Today’s post is from Bioversity technical editor, Vincent Johnson, based in Bioversity’s Montpellier Office in France where he supports Bioversity’s work to conserve and promote the use of diversity on three ‘commodities’ of special importance to poor smallholder farmers – banana and plantain (Musa), cocoa and coconut.
I work as a technical editor for Bioversity International. At the UN Rio+20 Conference in Brazil in June 2012, the World will discuss reducing poverty, advancing social equity and ensuring environmental protection on an ever more crowded planet. The Conference will focus on two themes: (a) a green economy in the context of sustainable development and poverty eradication; and (b) the institutional framework for sustainable development. My colleagues will participate in the conference, addressing one of the seven critical issues to be discussed during Rio+20, that of food security and sustainable agriculture.
Around 2 billion people in smallholder farming households in developing countries rely on agricultural biodiversity for their livelihoods, producing around 60% of total global agricultural production. Benefits of using biodiversity to manage risk and uncertainty are widely recognised. In the light of unsustainable intensification, governments worldwide recognise that smallholder farmers are central to addressing the global challenges of improving nutrition, livelihoods and environmental sustainability.
I work in a programme focusing on three ‘commodities’ of special importance to poor smallholders- banana and plantain (Musa), cocoa and coconut. Aimed at conserving and promoting the use of diversity in these crops, the commodity genetic resources, productivity and value-chains programme is coordinated from Montpellier, France. Program implementation is supported via three genetic resource networks (one for each crop), four Musa regional research networks (Latin America and the Caribbean; Central and Southern Africa; West Africa, and the Asia Pacific) and a global Musa researcher network – Promusa.
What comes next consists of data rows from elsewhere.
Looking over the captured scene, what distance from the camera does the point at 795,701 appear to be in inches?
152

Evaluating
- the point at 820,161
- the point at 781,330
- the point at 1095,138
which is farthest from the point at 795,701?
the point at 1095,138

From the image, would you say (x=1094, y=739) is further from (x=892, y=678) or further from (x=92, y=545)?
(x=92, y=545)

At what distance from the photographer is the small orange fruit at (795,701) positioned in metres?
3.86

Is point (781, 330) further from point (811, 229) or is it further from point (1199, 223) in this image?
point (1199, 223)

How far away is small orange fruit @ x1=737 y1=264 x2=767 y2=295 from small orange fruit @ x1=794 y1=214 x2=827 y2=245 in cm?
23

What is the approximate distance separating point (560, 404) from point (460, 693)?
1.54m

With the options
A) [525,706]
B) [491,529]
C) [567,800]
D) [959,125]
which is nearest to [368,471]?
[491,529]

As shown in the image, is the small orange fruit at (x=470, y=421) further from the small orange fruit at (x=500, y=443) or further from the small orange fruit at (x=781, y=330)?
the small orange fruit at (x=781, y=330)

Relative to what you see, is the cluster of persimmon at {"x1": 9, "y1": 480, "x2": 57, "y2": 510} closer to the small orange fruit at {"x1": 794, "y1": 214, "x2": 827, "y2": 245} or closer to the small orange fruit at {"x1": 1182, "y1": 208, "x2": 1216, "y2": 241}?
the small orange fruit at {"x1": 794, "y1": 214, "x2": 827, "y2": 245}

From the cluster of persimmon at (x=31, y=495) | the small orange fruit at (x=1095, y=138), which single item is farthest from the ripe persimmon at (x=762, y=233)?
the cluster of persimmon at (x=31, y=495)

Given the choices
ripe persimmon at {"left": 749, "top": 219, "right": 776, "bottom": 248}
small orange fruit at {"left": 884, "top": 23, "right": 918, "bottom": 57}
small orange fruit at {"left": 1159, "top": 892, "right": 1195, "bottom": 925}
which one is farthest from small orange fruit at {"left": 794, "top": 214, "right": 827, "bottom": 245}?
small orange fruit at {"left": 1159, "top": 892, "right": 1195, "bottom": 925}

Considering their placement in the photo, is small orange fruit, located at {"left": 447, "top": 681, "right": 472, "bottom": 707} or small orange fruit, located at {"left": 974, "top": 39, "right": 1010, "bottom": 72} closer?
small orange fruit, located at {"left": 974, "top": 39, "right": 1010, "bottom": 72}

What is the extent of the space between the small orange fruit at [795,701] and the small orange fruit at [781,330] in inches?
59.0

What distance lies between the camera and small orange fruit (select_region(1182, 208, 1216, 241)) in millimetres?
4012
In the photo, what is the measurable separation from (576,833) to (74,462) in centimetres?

In the context of sustainably harnessing the genetic resources offered by the rich agrobiodiversity inherent in Musa, cacao and coconut farming systems, our three genetic resources networks help underpin work for strengthening food security for millions of people in smallholder communities across the world:
The Musa genetic resources network – MusaNet – is a global collaborative framework for managing Musa genetic resources and a partnership of all key stakeholders, to ensure the long-term conservation on a cooperative basis, and facilitating the increased utilization of Musa genetic resources globally.
Musa is grown in more than 120 countries, with 85% global production by small-scale farmers for home consumption or for sale in local and national markets.
Cooking banana and plantain provide a staple food for over 400 million people, with great importance in Sub-Saharan Africa. Both as a staple and a fruit, banana and plantain provide a cheap and easily produced source of energy and are rich in certain minerals such as potassium and in vitamins A, C and B6.
The Cacao genetic resources network – CacaoNet - aims to optimize the conservation and use of cacao genetic resources, as the foundation of a sustainable cocoa economy (from farmers through research to consumers).
More than 95% of all cocoa growers are smallholders and more than 10 million rural families depend on cocoa for their income.
Benefits from improved planting materials and management, post-harvest technologies and new marketing opportunities are likely to accrue to the poorest of rural populations.
The International Coconut Genetic Resources Network – COGENT – promotes global collaboration to conserve and use coconut genetic resources. COGENT currently is made up of 39 countries members, responsible for more than 98% global production.
Coconut products provide food, shelter and energy to some 10 million farm households, and can be made into various commercial and industrial products. Fully developed and strategically used, it would increase food production, improve nutrition, create employment opportunities, enhance equity and conserve the environment.
The coconut faces several problems that can affect its production and competitiveness: low yield and yield security, and the unstable market for its traditional products, among others. Pests and diseases, repeated natural calamities, ageing of palms and genetic erosion further aggravate the dire situation.
For biodiversity to be deployed and used more effectively, it must be conserved and remain available for adapting to new and unforeseen challenges. Bioversity International investigates and promotes the use and conservation of agricultural biodiversity in order to achieve better nutrition, improve smallholders’ livelihoods and enhance agricultural sustainability.
Working in this way is central to addressing the Rio+20 issue of food security and sustainable agriculture.